An activist investment group is once again pushing for the sale of Norfolk, Va.-based Cenit Bancorp.

In a letter to Cenit's officers and directors, Mid-Atlantic Investors said the thrift company has not kept its promise to boost deposits. The Columbia, S.C., investment group-which owns 9.7% of Cenit's stock-said it will ask shareholders in a coming proxy statement to decide at Cenit's annual meeting in April whether the board should sell the $623 million- asset company.

A similar proposal was included in last year's proxy statement, but Mid- Atlantic withdrew it after reviewing Cenit's business plan and deciding it showed promise.

Jerry Shearer, Mid-Atlantic's managing partner, said the group is urging Cenit to sell because it has failed to "succeed in its principal line of business"-taking deposits.

"I don't feel like they were able to follow through with their plan," Mr. Shearer said in an interview this week. "A large institution running the company could attract those deposits."

Cenit's deposits fell less than 4%, to $488 million, in the first nine months of 1998, according to the company's third-quarter report.

The Federal Deposit Insurance Corp. reported that deposits at thrifts with assets of $500 million to $1 billion fell an average of 2% during this period.
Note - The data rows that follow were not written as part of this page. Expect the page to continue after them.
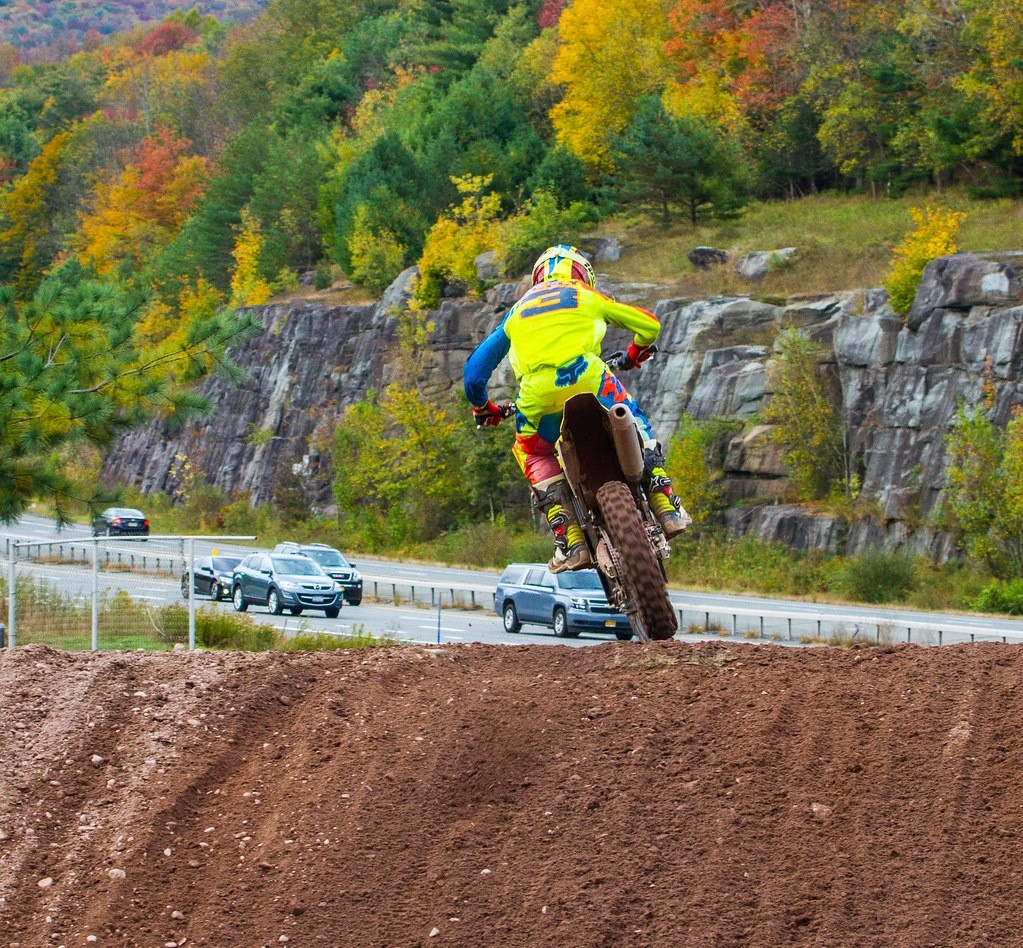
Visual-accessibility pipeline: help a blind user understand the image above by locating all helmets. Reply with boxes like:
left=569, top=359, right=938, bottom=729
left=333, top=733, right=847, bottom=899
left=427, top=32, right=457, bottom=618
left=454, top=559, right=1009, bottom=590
left=530, top=244, right=595, bottom=288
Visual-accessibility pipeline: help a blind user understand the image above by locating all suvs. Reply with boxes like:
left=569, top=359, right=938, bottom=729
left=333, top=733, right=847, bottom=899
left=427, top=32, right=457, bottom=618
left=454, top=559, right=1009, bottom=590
left=272, top=541, right=363, bottom=606
left=494, top=562, right=633, bottom=641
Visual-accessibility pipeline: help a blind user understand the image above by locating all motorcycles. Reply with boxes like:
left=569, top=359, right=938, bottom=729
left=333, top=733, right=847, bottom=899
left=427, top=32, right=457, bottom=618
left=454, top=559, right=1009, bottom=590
left=476, top=344, right=679, bottom=646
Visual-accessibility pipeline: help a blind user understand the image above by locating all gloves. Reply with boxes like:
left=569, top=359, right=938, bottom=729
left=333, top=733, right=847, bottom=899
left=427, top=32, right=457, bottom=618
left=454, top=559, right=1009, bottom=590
left=471, top=402, right=502, bottom=426
left=629, top=341, right=656, bottom=369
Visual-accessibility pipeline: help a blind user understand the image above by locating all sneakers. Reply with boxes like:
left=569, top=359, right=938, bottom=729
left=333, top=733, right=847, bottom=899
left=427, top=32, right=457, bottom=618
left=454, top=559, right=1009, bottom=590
left=531, top=476, right=588, bottom=573
left=641, top=439, right=692, bottom=532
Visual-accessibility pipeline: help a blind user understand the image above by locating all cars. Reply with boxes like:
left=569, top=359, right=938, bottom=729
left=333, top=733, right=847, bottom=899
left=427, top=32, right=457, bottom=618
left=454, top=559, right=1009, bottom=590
left=181, top=555, right=244, bottom=602
left=91, top=507, right=150, bottom=542
left=230, top=551, right=344, bottom=619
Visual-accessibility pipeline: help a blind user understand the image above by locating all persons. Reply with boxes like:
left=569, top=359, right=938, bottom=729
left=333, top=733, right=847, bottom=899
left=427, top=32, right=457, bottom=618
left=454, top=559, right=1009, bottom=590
left=276, top=561, right=309, bottom=574
left=326, top=553, right=338, bottom=563
left=463, top=245, right=693, bottom=573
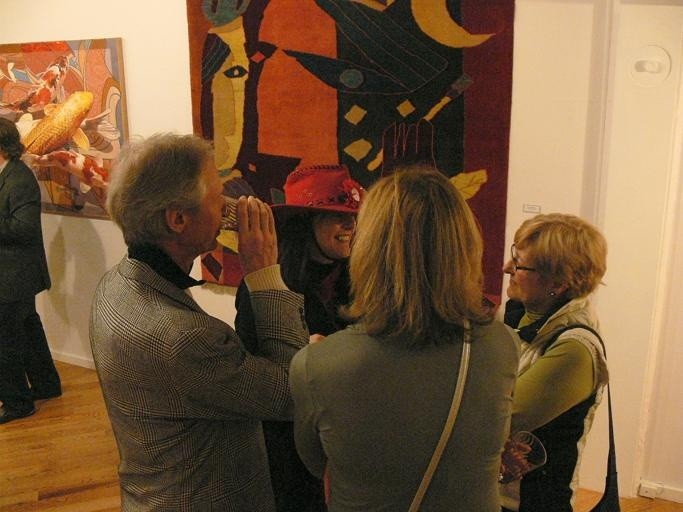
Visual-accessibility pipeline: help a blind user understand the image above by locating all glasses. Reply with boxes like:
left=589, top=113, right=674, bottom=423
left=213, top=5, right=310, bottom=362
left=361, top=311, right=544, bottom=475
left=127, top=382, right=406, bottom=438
left=509, top=239, right=544, bottom=275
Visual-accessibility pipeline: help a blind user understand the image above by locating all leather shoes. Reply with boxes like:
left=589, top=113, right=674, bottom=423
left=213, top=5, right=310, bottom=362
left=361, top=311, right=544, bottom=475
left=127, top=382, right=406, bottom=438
left=0, top=402, right=35, bottom=424
left=27, top=386, right=62, bottom=402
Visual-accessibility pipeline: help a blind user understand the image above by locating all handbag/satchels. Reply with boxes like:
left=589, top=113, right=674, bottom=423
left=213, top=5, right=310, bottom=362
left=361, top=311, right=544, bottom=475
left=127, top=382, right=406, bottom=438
left=587, top=453, right=628, bottom=512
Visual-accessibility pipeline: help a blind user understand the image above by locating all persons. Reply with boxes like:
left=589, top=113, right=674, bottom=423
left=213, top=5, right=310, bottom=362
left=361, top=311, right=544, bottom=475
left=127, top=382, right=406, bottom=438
left=0, top=112, right=65, bottom=425
left=487, top=209, right=610, bottom=511
left=85, top=129, right=310, bottom=510
left=287, top=162, right=520, bottom=508
left=224, top=157, right=361, bottom=511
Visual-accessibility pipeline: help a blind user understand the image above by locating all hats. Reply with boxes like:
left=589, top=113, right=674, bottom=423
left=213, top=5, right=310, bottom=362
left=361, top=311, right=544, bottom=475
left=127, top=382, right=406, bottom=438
left=269, top=163, right=366, bottom=215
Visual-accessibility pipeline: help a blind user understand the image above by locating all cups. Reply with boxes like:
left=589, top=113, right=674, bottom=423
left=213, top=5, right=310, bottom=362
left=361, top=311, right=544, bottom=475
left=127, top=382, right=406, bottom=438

Cenit officials would not comment on Mid-Atlantic's letter. In a statement released Dec. 28, president and chief executive officer Michael S. Ives said he plans to "communicate" with Mid-Atlantic and is hopeful that the group "will decide not to pursue its proposal."

Mid-Atlantic, which owns stakes in several banks, is one of Cenit's two largest shareholders. It first pushed for Cenit's sale in 1997 when it sought shareholder approval of a plan to hire an appraiser to determine the company's value.

That proposal-along with Mid-Atlantic's effort to replace three of the thrift's board members-was narrowly defeated at Cenit's 1997 annual meeting.

Its latest effort to force a sale was made public after the stock market closed Dec. 28. The next day, shares of Cenit stock rose $1.25, to close at $20. At midday Wednesday, the stock was trading at $19.75, well below its 52-week high of $29.

Cenit is the parent of Cenit Bank, a federal savings bank with 13 branches in Greater Norfolk. For the quarter ended Sept. 30, the company earned $1.6 million, down from $1.7 million a year earlier.